Questions about scenes in images:
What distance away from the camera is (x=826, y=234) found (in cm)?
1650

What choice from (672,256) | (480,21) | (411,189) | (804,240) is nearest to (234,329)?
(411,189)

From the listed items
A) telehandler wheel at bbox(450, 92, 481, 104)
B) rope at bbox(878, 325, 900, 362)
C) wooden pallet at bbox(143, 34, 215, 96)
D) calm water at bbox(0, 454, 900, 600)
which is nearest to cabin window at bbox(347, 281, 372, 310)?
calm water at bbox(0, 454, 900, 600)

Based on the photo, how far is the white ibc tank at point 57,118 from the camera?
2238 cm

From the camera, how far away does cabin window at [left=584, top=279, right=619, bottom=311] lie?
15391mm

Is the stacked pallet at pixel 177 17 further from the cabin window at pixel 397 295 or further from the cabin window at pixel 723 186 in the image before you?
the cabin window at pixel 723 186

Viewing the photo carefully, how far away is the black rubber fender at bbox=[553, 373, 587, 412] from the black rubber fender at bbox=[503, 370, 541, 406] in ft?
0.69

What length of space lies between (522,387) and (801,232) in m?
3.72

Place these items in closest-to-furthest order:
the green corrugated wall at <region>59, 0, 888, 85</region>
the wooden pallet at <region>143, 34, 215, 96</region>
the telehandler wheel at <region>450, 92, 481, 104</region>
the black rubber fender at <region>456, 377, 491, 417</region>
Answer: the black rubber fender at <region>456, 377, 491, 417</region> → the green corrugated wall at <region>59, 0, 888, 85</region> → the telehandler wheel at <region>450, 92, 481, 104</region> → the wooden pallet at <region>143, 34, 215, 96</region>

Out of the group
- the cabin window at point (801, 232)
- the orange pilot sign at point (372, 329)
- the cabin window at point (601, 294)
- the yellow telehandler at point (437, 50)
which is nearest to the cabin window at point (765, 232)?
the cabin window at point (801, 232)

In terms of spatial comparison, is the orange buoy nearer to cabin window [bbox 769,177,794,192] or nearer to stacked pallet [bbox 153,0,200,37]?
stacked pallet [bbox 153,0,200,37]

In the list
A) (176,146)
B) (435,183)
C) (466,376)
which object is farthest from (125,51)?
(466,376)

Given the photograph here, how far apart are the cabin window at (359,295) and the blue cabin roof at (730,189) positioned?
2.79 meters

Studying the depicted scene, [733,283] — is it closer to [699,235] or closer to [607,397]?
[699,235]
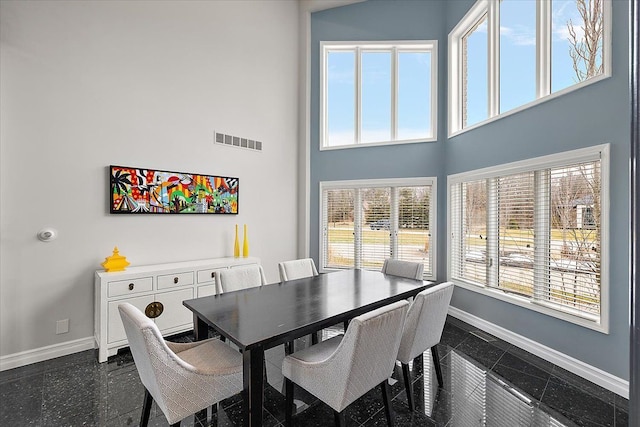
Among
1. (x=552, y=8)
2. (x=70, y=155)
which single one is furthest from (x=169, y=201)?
(x=552, y=8)

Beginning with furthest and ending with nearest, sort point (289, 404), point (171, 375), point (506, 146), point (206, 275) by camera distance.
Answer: point (206, 275)
point (506, 146)
point (289, 404)
point (171, 375)

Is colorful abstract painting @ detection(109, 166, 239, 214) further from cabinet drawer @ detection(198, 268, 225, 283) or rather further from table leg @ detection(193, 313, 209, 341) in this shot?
table leg @ detection(193, 313, 209, 341)

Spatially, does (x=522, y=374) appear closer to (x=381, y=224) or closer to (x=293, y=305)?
(x=293, y=305)

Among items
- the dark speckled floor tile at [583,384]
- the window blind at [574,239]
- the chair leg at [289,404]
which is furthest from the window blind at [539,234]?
the chair leg at [289,404]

● **PROBLEM TO SOLVE**: Exactly reproduce each record, leaving out any pictures.

● **THE ANSWER**:
What distance away from the camera is (x=826, y=234) found (in cm)?
1650

What choice from (672,256) | (480,21) | (411,189) | (804,240) is nearest to (234,329)?
(411,189)

From the listed items
A) telehandler wheel at bbox(450, 92, 481, 104)
B) rope at bbox(878, 325, 900, 362)
C) wooden pallet at bbox(143, 34, 215, 96)
D) calm water at bbox(0, 454, 900, 600)
which is nearest to cabin window at bbox(347, 281, 372, 310)?
calm water at bbox(0, 454, 900, 600)

Based on the photo, how far is the white ibc tank at point 57,118 from the camera?
2238 cm

From the camera, how far away does cabin window at [left=584, top=279, right=619, bottom=311] lie?
15391mm

Is the stacked pallet at pixel 177 17 further from the cabin window at pixel 397 295 or further from the cabin window at pixel 723 186 in the image before you?
the cabin window at pixel 723 186

Viewing the photo carefully, how far away is the black rubber fender at bbox=[553, 373, 587, 412] from the black rubber fender at bbox=[503, 370, 541, 406] in ft?
0.69

What length of space lies between (522,387) and (801,232) in m?
3.72

Place these items in closest-to-furthest order:
the green corrugated wall at <region>59, 0, 888, 85</region>
the wooden pallet at <region>143, 34, 215, 96</region>
the telehandler wheel at <region>450, 92, 481, 104</region>
the black rubber fender at <region>456, 377, 491, 417</region>
Answer: the black rubber fender at <region>456, 377, 491, 417</region> → the green corrugated wall at <region>59, 0, 888, 85</region> → the telehandler wheel at <region>450, 92, 481, 104</region> → the wooden pallet at <region>143, 34, 215, 96</region>

Out of the group
- the cabin window at point (801, 232)
- the orange pilot sign at point (372, 329)
- the cabin window at point (601, 294)
- the yellow telehandler at point (437, 50)
which is nearest to the cabin window at point (765, 232)?
the cabin window at point (801, 232)

In terms of spatial comparison, is the orange buoy nearer to cabin window [bbox 769,177,794,192] or nearer to stacked pallet [bbox 153,0,200,37]?
stacked pallet [bbox 153,0,200,37]

In the list
A) (176,146)
B) (435,183)
C) (466,376)
which object is farthest from (125,51)?
(466,376)

Given the photograph here, how far apart are the cabin window at (359,295) and the blue cabin roof at (730,189) positioned?
2.79 meters

Studying the depicted scene, [733,283] — is it closer to [699,235] or closer to [607,397]?
[699,235]
Among
1. (x=552, y=8)
2. (x=70, y=155)
which single one is furthest from (x=169, y=201)?
(x=552, y=8)

Beginning with furthest and ending with nearest, sort point (289, 404), point (171, 375), point (506, 146), point (206, 275) by camera distance.
Answer: point (206, 275)
point (506, 146)
point (289, 404)
point (171, 375)

Is colorful abstract painting @ detection(109, 166, 239, 214) further from cabinet drawer @ detection(198, 268, 225, 283) or rather further from table leg @ detection(193, 313, 209, 341) in this shot?
table leg @ detection(193, 313, 209, 341)

Spatially, does (x=522, y=374) appear closer to (x=381, y=224) or closer to (x=293, y=305)?
(x=293, y=305)

Among items
- the dark speckled floor tile at [583,384]
- the window blind at [574,239]
- the chair leg at [289,404]
which is furthest from the window blind at [539,234]?
the chair leg at [289,404]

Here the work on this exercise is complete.